What’s Keeping You From Living With Purpose?

I was 17, in the pediatric ICU, attempting to take my first steps after my initial open heart surgery to correct a congenital heart defect. This was a big deal, since walking meant steps closer to discharge. As I gingerly walked past the nurse’s station, with wires holding my sternum together, one particular nurse asked me, “How are you doing so well?”
My mind spun for an answer, until God reframed my mind and affirmed: it was all HIM.
God had to literally take ahold of my physical heart to change my spiritual heart. God, in His insurmountable grace, was changing my pain into purpose.
So often in life, we are searching for meaning, purpose, significance, and identity, aren’t we? And often the answer to those words don’t come in a lightning bolt experience. It comes through a step-by-step pursuit of a relationship with God himself.

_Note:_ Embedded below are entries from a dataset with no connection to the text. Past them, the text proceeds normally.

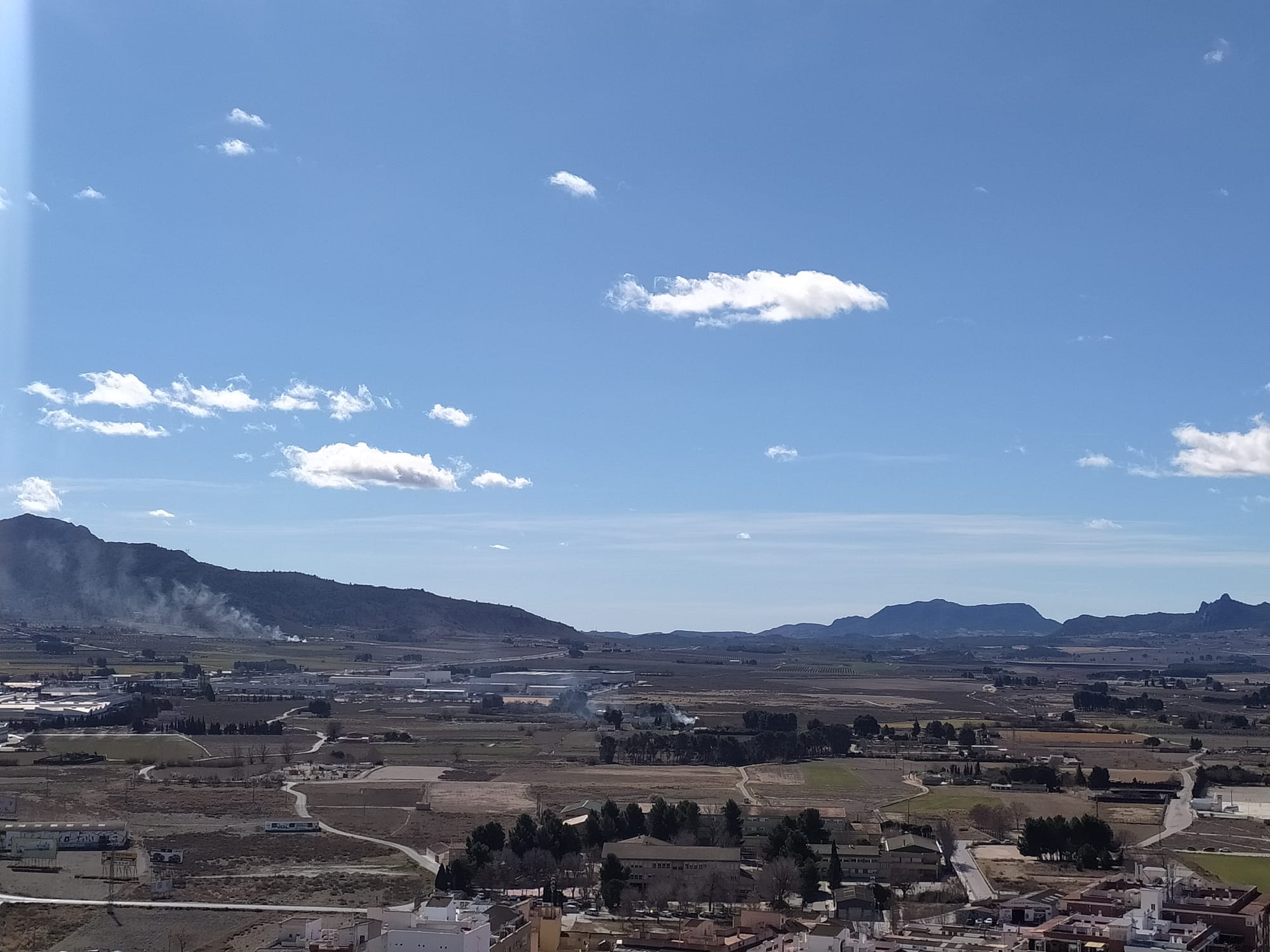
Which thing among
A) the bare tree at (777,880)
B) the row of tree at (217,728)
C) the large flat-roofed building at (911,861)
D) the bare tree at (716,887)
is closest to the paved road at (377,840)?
the bare tree at (716,887)

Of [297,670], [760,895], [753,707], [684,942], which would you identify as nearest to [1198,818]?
[760,895]

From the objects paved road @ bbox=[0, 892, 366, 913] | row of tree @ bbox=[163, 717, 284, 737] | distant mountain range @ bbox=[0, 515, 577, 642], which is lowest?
paved road @ bbox=[0, 892, 366, 913]

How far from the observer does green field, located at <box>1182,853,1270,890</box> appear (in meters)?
30.4

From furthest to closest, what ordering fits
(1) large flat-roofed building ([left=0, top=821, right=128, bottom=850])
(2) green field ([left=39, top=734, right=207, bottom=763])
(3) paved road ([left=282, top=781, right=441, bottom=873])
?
1. (2) green field ([left=39, top=734, right=207, bottom=763])
2. (1) large flat-roofed building ([left=0, top=821, right=128, bottom=850])
3. (3) paved road ([left=282, top=781, right=441, bottom=873])

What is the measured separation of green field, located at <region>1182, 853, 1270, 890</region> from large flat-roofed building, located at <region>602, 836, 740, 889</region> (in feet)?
34.2

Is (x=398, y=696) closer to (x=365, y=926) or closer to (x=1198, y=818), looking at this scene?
(x=1198, y=818)

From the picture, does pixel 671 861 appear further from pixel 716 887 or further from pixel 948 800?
pixel 948 800

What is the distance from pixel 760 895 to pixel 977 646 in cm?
16687

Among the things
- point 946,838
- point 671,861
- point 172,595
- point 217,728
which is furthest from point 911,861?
point 172,595

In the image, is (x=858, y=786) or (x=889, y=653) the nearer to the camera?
(x=858, y=786)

And what is keeping us from that deep and intimate pursuit?
In this day and age: social media.
God didn’t create us to just stare at our phones, watching how other people live their lives in perfectly curated videos, photos, and posts. And now with AI? Who even knows what’s real anymore! We scroll and scroll, in hopes of “finding” that sense of purpose and acceptance, searching for something better. It’s the distraction of these things that keeps us from living out our purpose. Comparing our lives to someone else’s, busyness, and looking horizontally, not vertically for a life of purpose.
So how do we obtain a life of purpose? Through relationship. By sitting in His presence. Acknowledging His presence. Talking to Him. Asking Him (we have not because we ask not). Deciphering His voice from the rest, which is achieved by knowing Scripture. Is your day one of on-going conversations with God? It can be! While driving, think about Him. Acknowledge the beauty of creation. Pray for those He puts on your mind. While doing the mundane, take that time to think about Him. The things of Him. Not our fleshly pursuits of the next thing, buying the next thing, upgrading, or even comparing your life to another person’s.
I believe finding purpose isn’t necessarily circumstantial, but is in the pursuit of God. THAT is where purpose, significance, and identity are found. Not in the next thing. For all things tangible are fleeting, but a relationship with God will lead to eternity. THEN you will find that your lens through which you live life and see your circumstances, will change.
No lightning bolt experience is needed; it just starts today, by choosing a life that is lived for HIM, and nothing else. Now, let’s go out and live our purpose, starting today, by just living a life with HIM.